Okuma parçası:
────────────────────

Yeni Kanun Taslağı incelendiğinde; kamu çalışanları arasında ÖZ EVLAT/ÜVEY EVLAT ayrımına yol açabilecek pek çok uygulamalar içerdiği görülmektedir. Öncelikle bazı kurum ve kadrolar için sağlanan avantajlar bütünü kapsamadığı için kamu çalışanları arasında husumete neden olabilecek ve kamu hizmetinin motivasyonunu düşürecek olumsuzluklar içermektedir.
Bu olumsuzluklar en fazla Tarım ve Ormancılık Hizmet Kolumuzda çok büyük oranda hissedilecektir. Mutabakat metninin 2.maddesinde yer alan Döner Sermaye Payı Ödemesi ek ödeme sayılmaktadır. Ancak Döner Sermaye "KAR" ından ödenecek Üretimi Teşvik Primi bir nevi yapılan fazla çalışmanın ve gösterilen yüksek PERFORMANSIN bedelidir ve bu bedel Döner sermaye payı olarak değerlendirilmiştir. Bunu ifade ederken bir örnek vermek gerekirse; Sağlık bakanlığında bir hastanın muayene ücreti yada bir laboratuardaki bir testin raiç bedeli belirlenirken işi yapan hekim yada laborantın payı oransal olarak belirlenmektedir. Ve toplanan meblağ ay sonu ya da dönem sonunda hak sahibine ödenmektedir. Ancak Tarım ve Köyişleri Bakanlığında kar payından ödenen üretimi teşvik primi yılsonu blanço karından ortaya çıkmaktadır. Yani diğer örneğin tersine kar varsa verilmektedir.
Bu durum Toplu Pazarlık masasında işveren Kurulu adına oturan en üst düzeydeki devlet erkânına ifade edilmiş ve gerekli notların alındığı tarafımıza söylenmiş olmasına rağmen Maliye Bakanlığınca hazırlanan taslakta bu konunun göz ardı edilmesi ancak hafıza zafiyeti ile ifade edilebilir.

────────────────────

Yapılacak iş: Yeni kanun taslağıyla ilgili yazıyı son cümlesinden sonra devam ettirin.

Verilen kayıtlar:
────────────────────

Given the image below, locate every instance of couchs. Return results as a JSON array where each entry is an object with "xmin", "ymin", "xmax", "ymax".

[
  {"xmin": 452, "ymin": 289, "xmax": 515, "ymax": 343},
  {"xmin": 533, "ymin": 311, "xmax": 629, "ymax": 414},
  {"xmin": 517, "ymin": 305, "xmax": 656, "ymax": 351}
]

────────────────────

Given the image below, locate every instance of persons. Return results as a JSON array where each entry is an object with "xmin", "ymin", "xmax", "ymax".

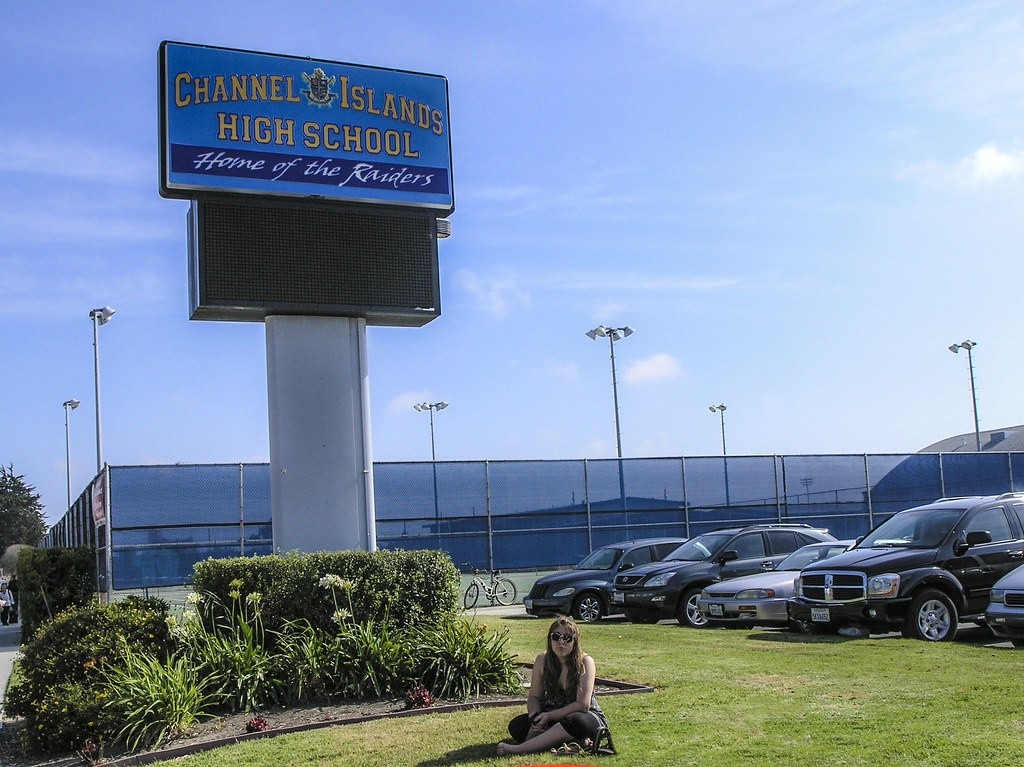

────────────────────

Yanıt:
Kanun taslağı hazırlıklarında Sendikaların görüşlerini mutabakat gereği almak zorunda olanların kendi başlarına hareket etmeleri sonucu ortaya bu tür bir adaletsizlik çıkması ve TERİMLERİN KARIŞTIRILMASI normaldir. Ancak ortaya çıkan mağduriyet tam anlamı ile kuyuya atılan taş misali olup, sorumlusu belli değildir. Ayrıca 2005 yılı Üretimi teşvik primi ödemelerinin, 2006 yılı Denge Tazminatı Ödemeleri ile mahsuplaştırılması çabası ise tam bir HUKUK KATLİAMI dır. Bu konuda ki görüşümüz Konfederasyonumuz ve Sendikamızca yazılı olarak Maliye Bakanlığı yetkililerine verilmiş olmasına rağmen kanun taslağı incelendiğinde bu konuda hiçbir düzenleme yapılmadığı görülmüştür. Buradan da anlaşılan mutabakatta yer alan ve yürütülmesi gereken ortak komisyon çalışması sadece sözde kalmaktadır.
Diğer yandan Hazırlanan Kanun Taslağının 2.maddesi, 1.fıkrasındaki uygulama Teknik Hizmetler sınıfı çalışanlar arasında olduğu kadar teknik hizmetlerle benzer koşullarda çalışan, özellikle Tarım ve Köyişleri Bakanlığı çalışanlarından Veteriner Hekim, Veteriner Sağlık Teknikeri ve Veteriner Sağlık Teknisyeni kadrolarında çalışanlar bu uygulamada tamamen göz ardı edilmektedir.
Tarım ve Köyişleri Bakanlığı çalışanları özellikle çalışma koşulları gereği yürüttükleri görevin gereği tamamen kırsalda ve sosyal hayatın en zayıf olduğu bölgelerde faaliyet göstermektedirler. Özellikle son iki aydır kamuoyumuzu yoğun olarak işgal eden KUŞ GRİBİ vakası hala gündemde iken ve geçen bayram sürecinde tüm kamu çalışanları izin kullanırken Tarım ve Köyişleri Bakanlığı çalışanlarından özellikle sağlık personeli en riskli koşullarda, eksi 30ºC'de, 24 saat esasına göre hizmet yürütmüşlerdir. Bu çalışmaların karşılığı ödül yada en azından bir teşekkür bekleyen Tarım ve Köyişleri Bakanlığı Çalışanları, bu kanun taslağı kanunlaştığında tam bir cezalandırma ile karşı karşıya kalacaktır.
Ayrıca 15 Ağustos 2005 te başlayan TOPLU Görüşme Sürecinde Enflasyon hedefine uygun ücret öngören ve kaynaksızlıktan bahsederek bir adım dahi atmaya yanaşmayan Sayın Bakan, bu taslağı nasıl izah edecektir.
Toplu Görüşmelerde en makul teklifleri dahi IMF politikalarına ve Hükümetin Ekonomi programına aykırı gören Siyasetin şu anki uygulamaları, sendikaları yok etmeye ya da çalışanları SENDİKASIZLAŞTIRMAYA mı yöneliktir?
DENGE ADI ALTINDA DENGENİN BOZULMASI!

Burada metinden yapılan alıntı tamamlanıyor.